I am a software engineer who writes 80-90% code with AI (sorry, can't ignore the productivity boost), and I mostly agree with this sentiment.
I found out very early that under no circumstances you may have the code you don't understand, anywhere. Well, you may, but not in public, and you should commit to understanding it before anyone else sees that. Particularly before sales guys do.
However, AI can help you with learning too. You can run experiments, test hypotheses and burn your fingers so fast. I like it.
[dead]
[Stub for offtopicness, including but not limited to comments replying to original title rather than article's content]
[dead]
There's no reason to think AI will stop improving, and the rate of improvement is increasing as well, and no reason to think that these tools won't vastly outperform us in the very near future.

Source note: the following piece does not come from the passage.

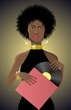 Beautiful african lady with vinyl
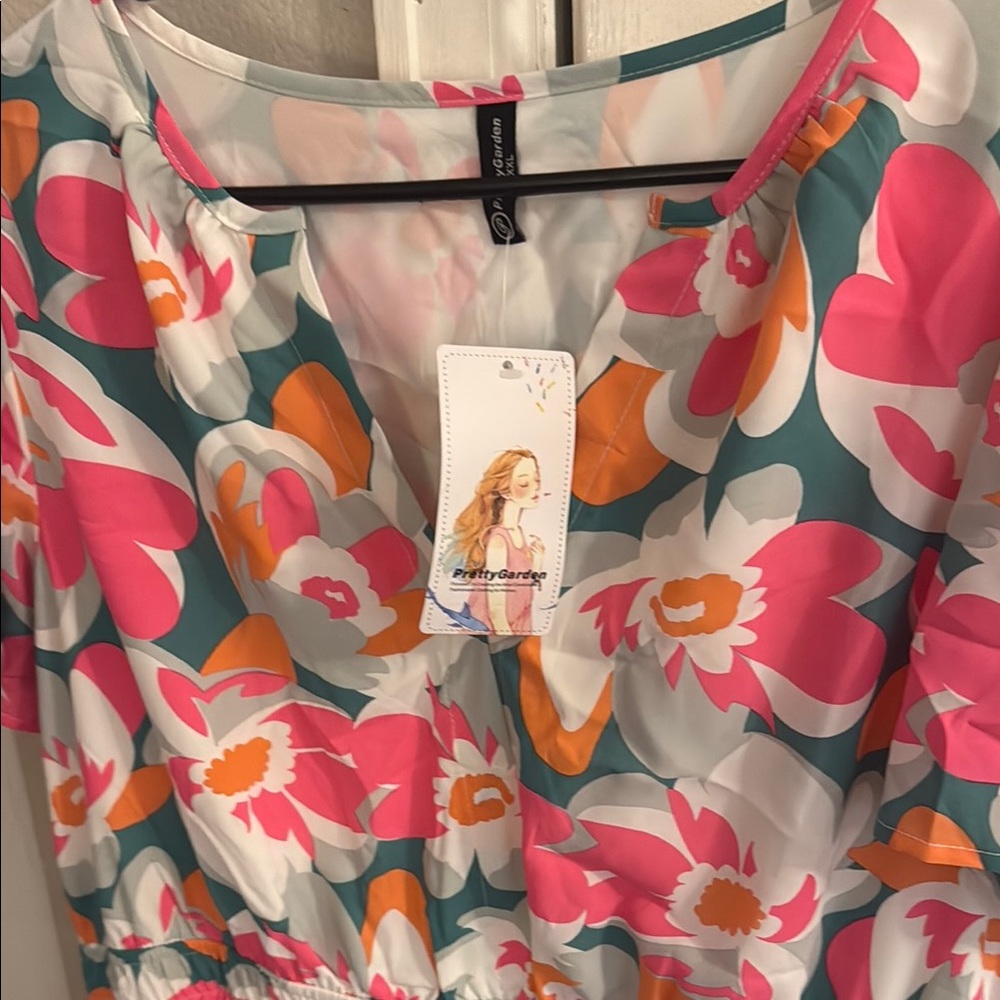 Pretty Garden Floral Print Dress - Pink, Orange, Green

Putting aside AGI and ASI, simply improving the frameworks of instructions and context, breaking down problems into smaller problems, and methodology of tools will result in quality multiplication.
Making these sort of blanket assessments of AI, as if it were a singular, static phenomena is bad thinking. You can say things like "AI Code bad!" about a particular model, or a particular model used in a particular context, and make sense. You cannot make generalized statements about LLMs as if they are uniform in their flaws and failure modes.
They're as bad now as they're ever going to be again, and they're getting better faster, at a rate outpacing the expectations and predictions of all the experts.
The best experts in the world, working on these systems, have a nearly universal sentiment of "holy shit" when working on and building better AI - we should probably pay attention to what they're seeing and saying.
There's a huge swathe of performance gains to be made in fixing awful human code. There's a ton of low hanging fruit to be gotten by doing repetitive and tedious stuff humans won't or can't do. Those two things mean at least 20 or more years of impressive utility from AI code can be had.
Things are just going to get faster, and weirder, and weirder faster.
https://archive.is/5I9sB
(Works on older browsers and doesn't require JavaScript except to get past CloudSnare).